▶ **Stated exercise**: Gather every line of the listing below that contains the word "pavement" and copy each one in full.

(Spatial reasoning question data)
•••
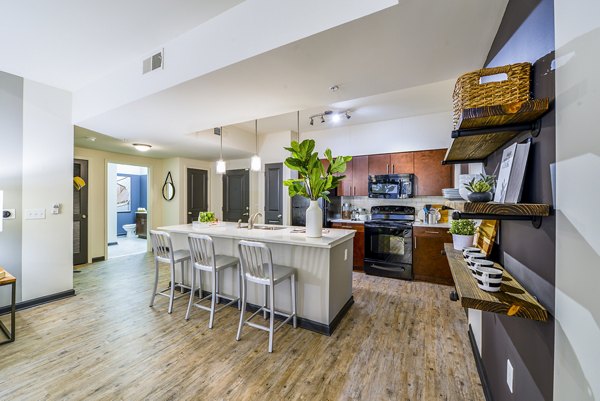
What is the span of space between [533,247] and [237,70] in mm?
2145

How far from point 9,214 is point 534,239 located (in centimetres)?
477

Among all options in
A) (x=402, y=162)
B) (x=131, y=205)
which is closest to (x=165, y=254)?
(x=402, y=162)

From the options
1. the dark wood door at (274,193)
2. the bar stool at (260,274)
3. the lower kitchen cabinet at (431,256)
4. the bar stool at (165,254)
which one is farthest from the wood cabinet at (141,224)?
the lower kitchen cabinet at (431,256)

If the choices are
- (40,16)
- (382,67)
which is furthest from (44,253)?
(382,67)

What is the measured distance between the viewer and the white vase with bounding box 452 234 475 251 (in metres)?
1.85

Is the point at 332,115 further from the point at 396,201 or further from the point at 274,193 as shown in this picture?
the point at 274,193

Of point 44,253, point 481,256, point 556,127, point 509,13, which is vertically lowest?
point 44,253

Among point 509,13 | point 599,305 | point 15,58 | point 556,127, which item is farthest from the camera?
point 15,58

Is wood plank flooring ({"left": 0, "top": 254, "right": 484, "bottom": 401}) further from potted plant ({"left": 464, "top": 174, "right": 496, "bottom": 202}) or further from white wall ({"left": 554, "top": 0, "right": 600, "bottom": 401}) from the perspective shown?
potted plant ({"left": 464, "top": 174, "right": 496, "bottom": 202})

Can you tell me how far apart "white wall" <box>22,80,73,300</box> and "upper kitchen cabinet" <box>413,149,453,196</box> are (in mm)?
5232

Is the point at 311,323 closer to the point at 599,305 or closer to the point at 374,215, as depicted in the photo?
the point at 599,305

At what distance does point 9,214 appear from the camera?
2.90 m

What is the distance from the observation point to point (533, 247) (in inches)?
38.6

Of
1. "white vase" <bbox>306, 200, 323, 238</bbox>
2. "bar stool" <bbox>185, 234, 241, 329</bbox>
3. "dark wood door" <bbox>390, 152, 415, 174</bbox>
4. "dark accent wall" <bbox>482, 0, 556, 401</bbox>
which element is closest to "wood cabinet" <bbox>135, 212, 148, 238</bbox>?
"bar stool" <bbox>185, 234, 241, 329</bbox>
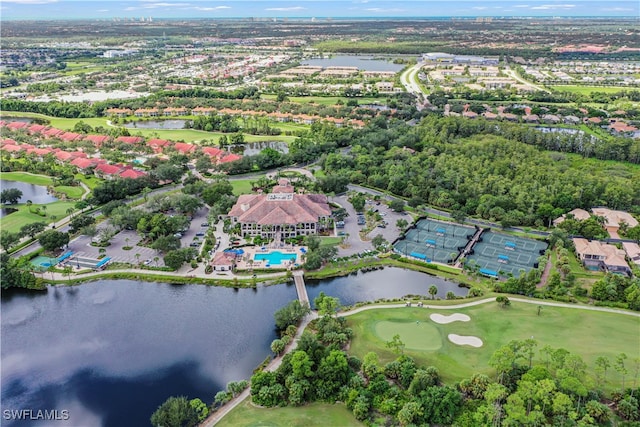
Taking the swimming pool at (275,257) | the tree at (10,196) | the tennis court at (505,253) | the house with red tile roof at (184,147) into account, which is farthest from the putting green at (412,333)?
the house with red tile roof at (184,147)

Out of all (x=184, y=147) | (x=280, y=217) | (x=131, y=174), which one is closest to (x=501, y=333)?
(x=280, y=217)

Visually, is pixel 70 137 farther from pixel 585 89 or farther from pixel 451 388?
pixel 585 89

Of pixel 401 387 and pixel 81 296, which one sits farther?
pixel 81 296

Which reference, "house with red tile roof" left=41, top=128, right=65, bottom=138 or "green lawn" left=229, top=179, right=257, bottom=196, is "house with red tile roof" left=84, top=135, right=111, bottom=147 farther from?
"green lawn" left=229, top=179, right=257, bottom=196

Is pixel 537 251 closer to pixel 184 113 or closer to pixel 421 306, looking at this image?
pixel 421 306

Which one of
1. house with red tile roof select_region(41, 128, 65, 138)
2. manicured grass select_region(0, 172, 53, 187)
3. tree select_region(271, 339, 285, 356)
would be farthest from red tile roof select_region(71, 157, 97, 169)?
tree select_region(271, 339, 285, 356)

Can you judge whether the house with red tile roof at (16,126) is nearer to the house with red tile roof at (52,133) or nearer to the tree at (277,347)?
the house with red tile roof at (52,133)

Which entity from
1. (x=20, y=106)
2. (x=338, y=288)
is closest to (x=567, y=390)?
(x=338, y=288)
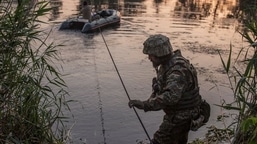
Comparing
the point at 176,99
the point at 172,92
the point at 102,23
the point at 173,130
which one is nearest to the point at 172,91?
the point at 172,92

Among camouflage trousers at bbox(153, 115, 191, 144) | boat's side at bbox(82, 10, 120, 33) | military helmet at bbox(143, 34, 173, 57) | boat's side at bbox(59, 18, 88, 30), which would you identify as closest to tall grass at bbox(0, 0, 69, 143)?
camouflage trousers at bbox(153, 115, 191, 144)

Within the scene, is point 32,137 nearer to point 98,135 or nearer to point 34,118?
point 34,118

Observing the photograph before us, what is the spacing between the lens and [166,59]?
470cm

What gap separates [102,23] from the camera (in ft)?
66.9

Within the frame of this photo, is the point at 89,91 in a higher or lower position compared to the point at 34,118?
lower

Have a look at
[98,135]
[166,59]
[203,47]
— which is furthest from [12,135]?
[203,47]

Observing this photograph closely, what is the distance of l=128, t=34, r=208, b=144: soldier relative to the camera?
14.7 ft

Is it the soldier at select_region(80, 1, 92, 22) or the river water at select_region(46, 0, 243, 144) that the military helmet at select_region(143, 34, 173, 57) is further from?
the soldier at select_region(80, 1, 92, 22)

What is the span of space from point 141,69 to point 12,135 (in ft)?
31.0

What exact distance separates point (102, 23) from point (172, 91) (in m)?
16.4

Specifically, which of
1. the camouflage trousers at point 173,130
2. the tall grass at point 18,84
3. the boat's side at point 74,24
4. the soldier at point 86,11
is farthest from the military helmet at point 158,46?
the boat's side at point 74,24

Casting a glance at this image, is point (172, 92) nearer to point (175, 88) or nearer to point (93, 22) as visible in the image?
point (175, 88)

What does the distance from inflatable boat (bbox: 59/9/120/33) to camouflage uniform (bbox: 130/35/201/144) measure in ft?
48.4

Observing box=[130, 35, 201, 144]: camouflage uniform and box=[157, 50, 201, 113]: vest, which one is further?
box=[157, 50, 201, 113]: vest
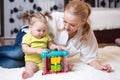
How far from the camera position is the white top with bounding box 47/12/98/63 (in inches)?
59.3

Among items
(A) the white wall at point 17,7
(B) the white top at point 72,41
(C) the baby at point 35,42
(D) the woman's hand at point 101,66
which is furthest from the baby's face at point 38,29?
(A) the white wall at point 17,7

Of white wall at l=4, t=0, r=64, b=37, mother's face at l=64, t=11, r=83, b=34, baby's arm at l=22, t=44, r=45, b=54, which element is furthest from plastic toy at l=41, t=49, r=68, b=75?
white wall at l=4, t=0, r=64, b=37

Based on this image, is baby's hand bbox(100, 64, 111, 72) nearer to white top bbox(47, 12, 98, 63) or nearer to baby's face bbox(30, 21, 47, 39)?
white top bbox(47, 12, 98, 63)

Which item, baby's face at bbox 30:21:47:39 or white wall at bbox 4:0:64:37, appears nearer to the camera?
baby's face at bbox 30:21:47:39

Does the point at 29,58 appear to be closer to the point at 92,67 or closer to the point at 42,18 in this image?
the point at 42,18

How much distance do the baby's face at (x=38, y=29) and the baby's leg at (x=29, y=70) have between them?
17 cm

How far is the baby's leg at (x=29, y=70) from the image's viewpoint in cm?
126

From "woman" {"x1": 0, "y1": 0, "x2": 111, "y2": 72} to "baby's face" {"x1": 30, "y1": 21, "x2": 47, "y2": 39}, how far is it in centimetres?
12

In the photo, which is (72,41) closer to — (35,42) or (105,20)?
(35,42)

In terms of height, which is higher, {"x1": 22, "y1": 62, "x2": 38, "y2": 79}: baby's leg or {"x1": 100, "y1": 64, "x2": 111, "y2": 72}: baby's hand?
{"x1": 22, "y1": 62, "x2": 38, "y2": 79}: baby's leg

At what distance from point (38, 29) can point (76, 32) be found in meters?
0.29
•••
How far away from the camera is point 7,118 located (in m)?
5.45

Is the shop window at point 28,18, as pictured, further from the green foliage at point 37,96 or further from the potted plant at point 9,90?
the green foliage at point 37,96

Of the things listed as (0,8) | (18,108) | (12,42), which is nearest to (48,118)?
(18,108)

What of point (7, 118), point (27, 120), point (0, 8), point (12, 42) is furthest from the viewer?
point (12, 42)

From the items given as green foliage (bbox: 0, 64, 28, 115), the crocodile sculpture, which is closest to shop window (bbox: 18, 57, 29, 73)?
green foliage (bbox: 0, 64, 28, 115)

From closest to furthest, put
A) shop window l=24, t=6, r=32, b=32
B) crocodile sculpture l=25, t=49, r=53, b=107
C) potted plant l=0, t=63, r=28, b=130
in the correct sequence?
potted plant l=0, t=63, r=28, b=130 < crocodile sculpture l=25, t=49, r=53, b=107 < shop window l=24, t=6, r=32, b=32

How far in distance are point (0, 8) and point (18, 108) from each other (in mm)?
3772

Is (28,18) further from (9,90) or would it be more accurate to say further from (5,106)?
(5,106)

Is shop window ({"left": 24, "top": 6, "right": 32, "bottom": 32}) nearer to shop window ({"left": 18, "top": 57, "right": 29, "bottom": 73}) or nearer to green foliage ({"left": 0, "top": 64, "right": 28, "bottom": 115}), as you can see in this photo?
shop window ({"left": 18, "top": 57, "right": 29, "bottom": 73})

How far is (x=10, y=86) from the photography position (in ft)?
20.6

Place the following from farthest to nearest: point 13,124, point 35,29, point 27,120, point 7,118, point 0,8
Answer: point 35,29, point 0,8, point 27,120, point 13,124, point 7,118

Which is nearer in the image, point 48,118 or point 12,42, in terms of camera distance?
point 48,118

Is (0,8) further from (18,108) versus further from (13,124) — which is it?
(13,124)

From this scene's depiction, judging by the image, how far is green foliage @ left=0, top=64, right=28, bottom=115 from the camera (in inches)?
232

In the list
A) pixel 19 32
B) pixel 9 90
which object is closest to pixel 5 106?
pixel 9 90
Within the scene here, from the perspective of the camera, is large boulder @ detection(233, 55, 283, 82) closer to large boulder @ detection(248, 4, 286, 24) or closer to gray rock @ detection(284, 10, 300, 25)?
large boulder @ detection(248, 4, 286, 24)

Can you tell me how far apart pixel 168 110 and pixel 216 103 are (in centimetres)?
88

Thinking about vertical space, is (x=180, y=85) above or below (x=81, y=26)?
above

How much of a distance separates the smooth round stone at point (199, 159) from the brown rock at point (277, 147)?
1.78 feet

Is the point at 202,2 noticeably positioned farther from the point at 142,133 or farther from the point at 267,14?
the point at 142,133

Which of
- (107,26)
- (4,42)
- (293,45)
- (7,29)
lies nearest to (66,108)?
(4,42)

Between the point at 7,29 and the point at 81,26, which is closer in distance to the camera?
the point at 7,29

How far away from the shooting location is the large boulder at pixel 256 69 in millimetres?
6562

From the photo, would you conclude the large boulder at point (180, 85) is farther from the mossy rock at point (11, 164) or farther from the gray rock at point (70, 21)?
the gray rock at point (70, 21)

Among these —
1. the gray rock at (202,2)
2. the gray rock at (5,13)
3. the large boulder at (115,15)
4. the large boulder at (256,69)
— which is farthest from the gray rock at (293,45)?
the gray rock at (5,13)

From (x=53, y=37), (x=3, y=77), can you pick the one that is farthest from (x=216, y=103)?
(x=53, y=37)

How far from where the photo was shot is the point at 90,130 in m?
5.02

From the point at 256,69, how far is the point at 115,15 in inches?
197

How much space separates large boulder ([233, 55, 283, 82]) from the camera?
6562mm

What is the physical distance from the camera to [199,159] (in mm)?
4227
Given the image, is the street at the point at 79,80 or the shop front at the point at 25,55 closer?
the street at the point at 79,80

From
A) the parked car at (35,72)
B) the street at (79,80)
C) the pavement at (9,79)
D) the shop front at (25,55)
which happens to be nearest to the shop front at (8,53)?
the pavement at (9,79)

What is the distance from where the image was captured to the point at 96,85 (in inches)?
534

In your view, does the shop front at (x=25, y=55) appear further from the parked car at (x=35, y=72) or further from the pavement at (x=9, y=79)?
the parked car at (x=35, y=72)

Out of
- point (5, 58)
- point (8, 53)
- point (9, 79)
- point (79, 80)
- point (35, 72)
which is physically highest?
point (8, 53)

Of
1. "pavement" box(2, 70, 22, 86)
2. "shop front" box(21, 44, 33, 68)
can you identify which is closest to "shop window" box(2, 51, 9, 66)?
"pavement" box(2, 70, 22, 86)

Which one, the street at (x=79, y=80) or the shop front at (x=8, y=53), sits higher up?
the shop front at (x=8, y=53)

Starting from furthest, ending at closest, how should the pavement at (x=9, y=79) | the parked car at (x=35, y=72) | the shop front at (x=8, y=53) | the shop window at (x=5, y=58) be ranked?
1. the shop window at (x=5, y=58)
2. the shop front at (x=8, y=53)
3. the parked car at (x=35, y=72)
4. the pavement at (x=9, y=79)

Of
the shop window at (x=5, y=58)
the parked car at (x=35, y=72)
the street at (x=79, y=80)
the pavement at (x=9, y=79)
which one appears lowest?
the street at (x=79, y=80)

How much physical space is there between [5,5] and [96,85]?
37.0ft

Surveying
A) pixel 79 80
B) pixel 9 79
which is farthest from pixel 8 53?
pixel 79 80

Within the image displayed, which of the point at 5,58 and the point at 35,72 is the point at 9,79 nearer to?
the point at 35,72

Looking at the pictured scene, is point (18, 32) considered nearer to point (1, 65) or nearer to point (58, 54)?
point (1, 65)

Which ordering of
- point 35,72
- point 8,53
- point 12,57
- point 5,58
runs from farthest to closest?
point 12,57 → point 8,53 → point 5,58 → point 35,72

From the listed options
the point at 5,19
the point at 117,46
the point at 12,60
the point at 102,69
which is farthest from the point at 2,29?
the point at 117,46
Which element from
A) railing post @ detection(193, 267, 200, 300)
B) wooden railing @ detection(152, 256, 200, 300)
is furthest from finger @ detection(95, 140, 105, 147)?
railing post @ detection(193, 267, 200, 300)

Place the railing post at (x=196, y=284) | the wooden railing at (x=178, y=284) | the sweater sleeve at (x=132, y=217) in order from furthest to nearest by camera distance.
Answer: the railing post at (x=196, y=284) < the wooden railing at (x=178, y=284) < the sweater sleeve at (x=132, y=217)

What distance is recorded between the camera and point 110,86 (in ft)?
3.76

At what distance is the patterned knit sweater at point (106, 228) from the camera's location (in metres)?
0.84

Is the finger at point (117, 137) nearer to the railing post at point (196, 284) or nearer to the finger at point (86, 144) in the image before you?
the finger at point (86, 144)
•••
▶ **Worked answer**:
C) the pavement at (9,79)
the pavement at (9,79)
In your view, does the shop front at (x=25, y=55) appear further from the parked car at (x=35, y=72) or further from the pavement at (x=9, y=79)?
1. "pavement" box(2, 70, 22, 86)
"pavement" box(2, 70, 22, 86)
Starting from furthest, ending at closest, how should the pavement at (x=9, y=79) | the parked car at (x=35, y=72) | the shop front at (x=8, y=53) | the shop window at (x=5, y=58) be ranked?
4. the pavement at (x=9, y=79)
the pavement at (x=9, y=79)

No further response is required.